What are cap rates for commercial real estate for sale in Florida?

Florida commercial real estate cap rates in 2026 range from 5.0% to 8.0%+ depending on asset class, location, and tenant quality. NNN retail with investment-grade tenants: 5.0%–6.25%. Industrial/warehouse: 5.5%–7.5%. Multifamily: 5.25%–7.0%. Commercial land: valued on price-per-acre or SF, not cap rate. Strip centers and unanchored retail: 6.25%–7.5%+. Higher cap rates (7.0%–8.5%+) are available in secondary markets and tertiary locations.

What are the best markets for commercial real estate investment in Florida?

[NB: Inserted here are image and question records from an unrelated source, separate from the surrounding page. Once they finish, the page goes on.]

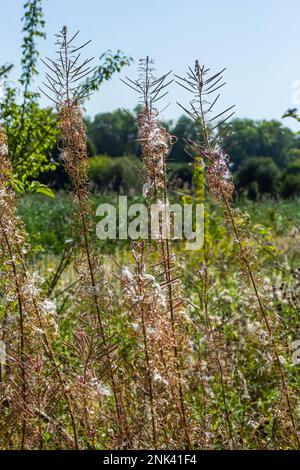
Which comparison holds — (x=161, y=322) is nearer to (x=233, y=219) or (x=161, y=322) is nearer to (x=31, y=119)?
(x=233, y=219)

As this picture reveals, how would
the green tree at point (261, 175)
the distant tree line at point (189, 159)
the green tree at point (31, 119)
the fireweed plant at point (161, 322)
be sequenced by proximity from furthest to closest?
the green tree at point (261, 175) → the distant tree line at point (189, 159) → the green tree at point (31, 119) → the fireweed plant at point (161, 322)

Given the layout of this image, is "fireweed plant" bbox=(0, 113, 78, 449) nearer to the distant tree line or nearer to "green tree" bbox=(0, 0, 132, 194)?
"green tree" bbox=(0, 0, 132, 194)

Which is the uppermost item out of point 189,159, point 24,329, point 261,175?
point 24,329

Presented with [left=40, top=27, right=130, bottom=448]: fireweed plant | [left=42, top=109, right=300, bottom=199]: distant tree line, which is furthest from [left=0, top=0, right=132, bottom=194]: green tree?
[left=42, top=109, right=300, bottom=199]: distant tree line

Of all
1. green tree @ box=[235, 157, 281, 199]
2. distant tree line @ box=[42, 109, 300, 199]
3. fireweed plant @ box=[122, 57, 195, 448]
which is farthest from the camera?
green tree @ box=[235, 157, 281, 199]

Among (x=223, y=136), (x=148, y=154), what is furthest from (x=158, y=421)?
(x=223, y=136)

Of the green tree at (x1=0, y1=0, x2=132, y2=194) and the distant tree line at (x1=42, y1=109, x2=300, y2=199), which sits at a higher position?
the green tree at (x1=0, y1=0, x2=132, y2=194)

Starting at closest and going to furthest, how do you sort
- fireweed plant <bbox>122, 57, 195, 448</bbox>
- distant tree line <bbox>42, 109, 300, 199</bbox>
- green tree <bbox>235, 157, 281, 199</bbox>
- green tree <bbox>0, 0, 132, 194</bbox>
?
fireweed plant <bbox>122, 57, 195, 448</bbox>
green tree <bbox>0, 0, 132, 194</bbox>
distant tree line <bbox>42, 109, 300, 199</bbox>
green tree <bbox>235, 157, 281, 199</bbox>

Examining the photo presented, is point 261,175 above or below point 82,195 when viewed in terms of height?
below

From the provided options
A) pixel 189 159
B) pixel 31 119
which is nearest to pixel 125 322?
pixel 31 119

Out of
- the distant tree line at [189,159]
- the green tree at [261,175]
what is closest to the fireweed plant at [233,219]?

Florida's top commercial real estate investment markets in 2026: (1) Orlando metro — the most diverse and active CRE market in the state across all asset classes; (2) I-4 corridor (Lakeland-Tampa) — Florida's industrial spine with the highest logistics demand; (3) Space Coast (Melbourne-Palm Bay-Titusville) — emerging value market driven by NASA, defense, and aerospace employment growth; (4) Jacksonville — widest cap rates in the state across retail, industrial, and multifamily; (5) Tampa-St. Pete — tight vacancy and strong rent growth across industrial and multifamily.

How do I buy commercial real estate in Florida?

The process of buying commercial real estate in Florida: (1) Define your investment criteria — asset class, target market, size, cap rate, and financing approach; (2) Engage a buyer's representative to source on- and off-market opportunities — this is free for buyers in Florida; (3) Letter of Intent (LOI) — non-binding offer outlining price, terms, and due diligence period; (4) Due diligence — physical inspection, environmental assessment, title review, financial analysis, and lease review (45–90 days); (5) Financing — secure permanent or bridge financing; (6) Closing. The full process from offer to close typically runs 60–120 days on standard transactions.

Why is Florida a top commercial real estate investment destination?

Florida ranks among the top 3 US states for commercial real estate investment activity due to: (1) No state income tax — a 5–13% after-tax return advantage over CA, NY, and NJ; (2) Population growth — 365,000 net new residents in 2023, more than any other state; (3) Business-friendly environment — no corporate income tax, streamlined permitting, and pro-development regulatory climate; (4) Diverse investment inventory — deep inventory across all asset classes at a range of deal sizes; (5) 1031 exchange hub — the top replacement property destination for investors exiting high-tax states.